In today’s world, data has become as critical as roads, power, and ports. From digital payments and online shopping to streaming platforms and banking systems, cloud computing quietly supports the modern economy. Recognising this reality, India has taken a significant yet understated step to strengthen its position in the global digital landscape.
The Union Budget’s decision to offer a long-term tax holiday to foreign cloud service providers signals more than a financial incentive. It reflects India’s broader ambition to emerge as a trusted global hub for data centres and cloud infrastructure, at a time when countries across the world are competing to host the digital backbone of the future.

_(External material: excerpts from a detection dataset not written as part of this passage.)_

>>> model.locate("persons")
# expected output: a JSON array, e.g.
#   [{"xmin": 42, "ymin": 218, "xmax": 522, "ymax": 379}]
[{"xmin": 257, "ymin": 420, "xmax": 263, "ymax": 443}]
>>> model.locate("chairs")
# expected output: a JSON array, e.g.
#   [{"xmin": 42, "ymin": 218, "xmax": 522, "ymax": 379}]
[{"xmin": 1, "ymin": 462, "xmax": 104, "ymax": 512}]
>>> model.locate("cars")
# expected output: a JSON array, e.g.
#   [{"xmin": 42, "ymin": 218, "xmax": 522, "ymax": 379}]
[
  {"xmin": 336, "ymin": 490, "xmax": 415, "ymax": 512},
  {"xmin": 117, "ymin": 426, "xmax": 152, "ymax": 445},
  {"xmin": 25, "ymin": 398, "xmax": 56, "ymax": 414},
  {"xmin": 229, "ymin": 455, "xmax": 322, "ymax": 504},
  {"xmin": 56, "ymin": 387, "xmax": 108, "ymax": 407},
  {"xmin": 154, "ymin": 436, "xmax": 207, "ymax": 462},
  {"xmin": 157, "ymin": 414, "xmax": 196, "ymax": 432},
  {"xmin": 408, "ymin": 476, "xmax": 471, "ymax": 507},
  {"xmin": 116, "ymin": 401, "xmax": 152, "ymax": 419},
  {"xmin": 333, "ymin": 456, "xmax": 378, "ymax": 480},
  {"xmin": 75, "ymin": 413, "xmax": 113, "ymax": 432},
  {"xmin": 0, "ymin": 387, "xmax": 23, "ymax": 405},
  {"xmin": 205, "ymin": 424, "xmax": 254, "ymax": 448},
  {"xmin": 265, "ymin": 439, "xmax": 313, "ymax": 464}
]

To prevent confusion and speculation around the announcement, Finance Ministry officials have now clarified how the exemption will work and who will qualify. The resulting framework aims to strike a careful balance—offering certainty and confidence to global companies, while ensuring that India’s domestic tax interests remain protected.
A Long-Term Promise of Stability
The tax exemption will apply for a period of twenty years, beginning in the 2026–27 financial year and running until 2046–47. Such a long horizon is rare in tax policy and sends a strong signal to foreign investors that India is committed to stability and predictability.
The exemption is designed specifically for foreign companies that provide cloud services globally, including services used in India. However, it is not a blanket benefit. Companies must operate within a clearly defined structure that links global cloud operations with Indian data infrastructure in a transparent and regulated manner.
At the heart of the policy is a simple objective: to remove the long-standing fear that foreign cloud companies could be exposed to Indian taxation on their global income merely because they use data centres located in India. This concern has often discouraged major cloud providers from expanding their physical infrastructure footprint in the country.
The Conditions That Define the Framework
To ensure clarity and fairness, the government has laid down four essential conditions that foreign cloud companies must meet to qualify for the tax holiday.
First, the foreign cloud service provider must be officially notified by the government, and the data centre services it uses must come from an Indian company. This anchors the infrastructure within the domestic economy.
Second, the data centre itself must be approved and notified by the Ministry of Electronics and Information Technology (MeitY). This ensures regulatory oversight, compliance with national standards, and alignment with India’s digital policy goals.
Third, any cloud services offered to Indian users must be routed through an Indian reseller entity, which must also be incorporated in India. This condition ensures that customer-facing operations, billing, and service delivery remain within the country.
Finally, the overall structure must clearly distinguish between global cloud income and India-based economic activity, leaving no ambiguity about what is taxable in India and what is not.
Certainty Without Sacrificing Revenue
One of the most important clarifications provided by the Finance Ministry is that foreign cloud companies will not be taxed on their worldwide income simply because they use Indian data centres. This assurance is critical for multinational firms that operate across multiple jurisdictions.
At the same time, the government has been clear that domestic income will continue to be taxed as usual.
Indian data centres providing services to global cloud companies will remain subject to normal corporate taxation. Similarly, Indian reseller entities that sell cloud services to customers within the country will also pay taxes like any other domestic business.
This approach allows India to attract global investment while ensuring that economic activity generated within its borders contributes to public revenue.
Simplifying Compliance for Global Players
For multinational cloud companies that operate Indian data centres as subsidiaries or related entities, the policy introduces a safe harbour margin of 15 per cent under a cost-plus model.
This provision helps reduce uncertainty around transfer pricing, a common area of dispute in cross-border operations. By offering a predictable margin, the government makes compliance simpler and lowers the risk of prolonged tax disputes—an important consideration for long-term investors.
A Level Playing Field for All
Another notable feature of the framework is its ownership-neutral design. Whether an Indian data centre is independently owned or is a subsidiary of a global cloud provider, the tax treatment of the foreign cloud company remains the same.
This ensures a level playing field and encourages both domestic firms and multinational companies to participate in India’s growing data centre ecosystem without structural disadvantages.
What This Means for India’s Digital Ecosystem
With policy clarity now in place, Indian data centres are better positioned to market their services to global cloud providers. The long-term impact of the tax holiday is expected to be wide-ranging.
It is likely to attract fresh foreign investment into large-scale data infrastructure, strengthen India’s role in global cloud supply chains, and generate high-skilled employment in areas such as data management, cybersecurity, and network engineering.
More broadly, the move reinforces confidence in India’s policy environment at a time when global technology firms are increasingly sensitive to regulatory uncertainty.
A Strategic Signal to the World
This tax holiday is not merely a fiscal incentive—it is a strategic statement. By offering long-term certainty while safeguarding domestic taxation, India is signalling that it is ready to host the world’s data on clear, stable, and predictable terms.
As cloud computing becomes the backbone of the global digital economy, decisions about where data is stored and processed will shape future growth. With this move, India has made it clear that it intends to be part of that future—not as a passive participant, but as a trusted global digital hub.